Sunday, October 17, 2010

The Correct Choice In A Bad Situation

On Thursday, the Monetary Authority of Singapore (MAS) surprised market-watchers by allowing the Singapore dollar to rise. By widening the trading band in which the Singapore dollar was allowed to be traded in, the Singapore dollar was propelled to a record high.

A lot of people were caught out by this action and had questioned the timing behind it. With Singapore's economy shrinking by a jaw-dropping 19.8% quarter-on-quarter in the third quarter, many believed this is not the time to allow the currency to rise. For all the talk, Singapore’s economy is still an export-reliant one.

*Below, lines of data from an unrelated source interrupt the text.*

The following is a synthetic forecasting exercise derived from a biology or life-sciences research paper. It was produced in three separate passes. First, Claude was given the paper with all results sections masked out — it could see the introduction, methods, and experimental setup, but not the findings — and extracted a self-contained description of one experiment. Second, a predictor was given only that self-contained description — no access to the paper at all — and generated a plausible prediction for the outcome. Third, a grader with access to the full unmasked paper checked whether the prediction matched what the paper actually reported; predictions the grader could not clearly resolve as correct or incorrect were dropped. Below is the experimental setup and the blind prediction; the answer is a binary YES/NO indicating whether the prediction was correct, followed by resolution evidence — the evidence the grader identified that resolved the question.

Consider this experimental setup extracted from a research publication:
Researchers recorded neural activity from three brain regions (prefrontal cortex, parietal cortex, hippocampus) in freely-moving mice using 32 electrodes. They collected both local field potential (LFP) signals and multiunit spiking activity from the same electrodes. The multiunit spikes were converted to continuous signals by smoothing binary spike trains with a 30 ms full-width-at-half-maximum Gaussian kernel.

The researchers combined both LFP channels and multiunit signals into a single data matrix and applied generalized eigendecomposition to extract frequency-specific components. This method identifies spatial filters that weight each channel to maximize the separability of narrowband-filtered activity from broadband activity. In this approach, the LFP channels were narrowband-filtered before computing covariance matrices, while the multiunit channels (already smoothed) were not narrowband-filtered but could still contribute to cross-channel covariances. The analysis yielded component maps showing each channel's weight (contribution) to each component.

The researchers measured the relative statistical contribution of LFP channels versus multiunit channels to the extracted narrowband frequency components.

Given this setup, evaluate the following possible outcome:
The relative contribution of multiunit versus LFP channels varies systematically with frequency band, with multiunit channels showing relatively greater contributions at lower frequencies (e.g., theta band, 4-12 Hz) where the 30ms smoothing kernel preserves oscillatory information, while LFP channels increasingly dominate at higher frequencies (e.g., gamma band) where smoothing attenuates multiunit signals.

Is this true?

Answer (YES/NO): NO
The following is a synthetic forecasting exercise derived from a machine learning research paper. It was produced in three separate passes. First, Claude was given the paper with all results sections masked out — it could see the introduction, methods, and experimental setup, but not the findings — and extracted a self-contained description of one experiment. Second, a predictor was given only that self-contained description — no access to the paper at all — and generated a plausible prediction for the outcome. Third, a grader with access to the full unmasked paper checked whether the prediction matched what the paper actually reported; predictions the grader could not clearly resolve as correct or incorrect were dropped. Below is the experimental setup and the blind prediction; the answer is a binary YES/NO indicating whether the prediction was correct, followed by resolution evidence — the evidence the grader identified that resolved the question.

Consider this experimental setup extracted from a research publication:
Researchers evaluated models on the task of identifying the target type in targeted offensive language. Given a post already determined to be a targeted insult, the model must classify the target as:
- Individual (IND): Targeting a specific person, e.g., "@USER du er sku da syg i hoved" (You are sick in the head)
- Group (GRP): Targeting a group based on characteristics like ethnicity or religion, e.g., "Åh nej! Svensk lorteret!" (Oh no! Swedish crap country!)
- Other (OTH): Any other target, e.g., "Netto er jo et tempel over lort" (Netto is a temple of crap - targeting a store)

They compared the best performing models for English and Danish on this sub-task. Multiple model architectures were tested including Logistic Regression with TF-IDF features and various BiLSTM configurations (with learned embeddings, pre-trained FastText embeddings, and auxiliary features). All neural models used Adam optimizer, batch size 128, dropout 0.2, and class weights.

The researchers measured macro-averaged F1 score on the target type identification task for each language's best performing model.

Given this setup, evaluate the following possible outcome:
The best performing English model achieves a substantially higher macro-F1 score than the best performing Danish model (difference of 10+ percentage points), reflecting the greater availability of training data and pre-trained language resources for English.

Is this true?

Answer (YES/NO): NO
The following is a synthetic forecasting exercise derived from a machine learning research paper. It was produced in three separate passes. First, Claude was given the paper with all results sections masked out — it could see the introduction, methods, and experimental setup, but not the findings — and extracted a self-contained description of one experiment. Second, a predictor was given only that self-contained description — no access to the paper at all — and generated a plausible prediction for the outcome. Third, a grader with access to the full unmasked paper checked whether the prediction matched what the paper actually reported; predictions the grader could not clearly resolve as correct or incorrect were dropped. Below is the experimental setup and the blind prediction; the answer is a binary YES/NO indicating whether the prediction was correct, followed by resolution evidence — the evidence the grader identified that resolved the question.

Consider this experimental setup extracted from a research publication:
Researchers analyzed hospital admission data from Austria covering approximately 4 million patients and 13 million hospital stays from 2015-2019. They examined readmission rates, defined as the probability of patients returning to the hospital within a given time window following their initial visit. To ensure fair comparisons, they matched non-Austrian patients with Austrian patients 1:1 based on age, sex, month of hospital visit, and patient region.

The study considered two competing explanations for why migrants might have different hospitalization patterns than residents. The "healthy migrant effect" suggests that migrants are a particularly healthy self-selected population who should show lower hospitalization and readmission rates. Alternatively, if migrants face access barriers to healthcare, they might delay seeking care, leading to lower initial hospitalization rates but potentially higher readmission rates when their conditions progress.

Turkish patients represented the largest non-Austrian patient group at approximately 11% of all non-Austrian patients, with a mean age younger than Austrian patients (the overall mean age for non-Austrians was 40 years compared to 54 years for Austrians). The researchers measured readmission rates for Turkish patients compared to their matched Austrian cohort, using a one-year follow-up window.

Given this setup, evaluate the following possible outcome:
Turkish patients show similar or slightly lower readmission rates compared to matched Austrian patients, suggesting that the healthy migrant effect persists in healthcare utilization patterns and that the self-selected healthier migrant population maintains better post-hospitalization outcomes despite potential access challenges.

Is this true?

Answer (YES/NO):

However, I don’t see the MAS having a choice in the matter. As I had posted a few days ago, several governments had intervened in the forex market to try and stop their currencies from rising. They tried and failed. With the Chinese refusing to publicly allow the yuan to rise, other Asian currencies are suffering. Singapore can also do what other countries did, and mostly likely failed as well.

The MAS probably see this and realized that any intervention in the market is an exercise in futility. I believe that if the MAS had its way, the Singapore dollar would not be at a record high. However Singapore just don’t have the financial muscle to stop the Singapore dollar from rising, so it had to widen the band to at least control the rise to an acceptable level.

I believe they made the right decision. If you can’t stop it, at least you must be in a position to control it. In the end, they made the best of a bad situation and it was the correct choice to make.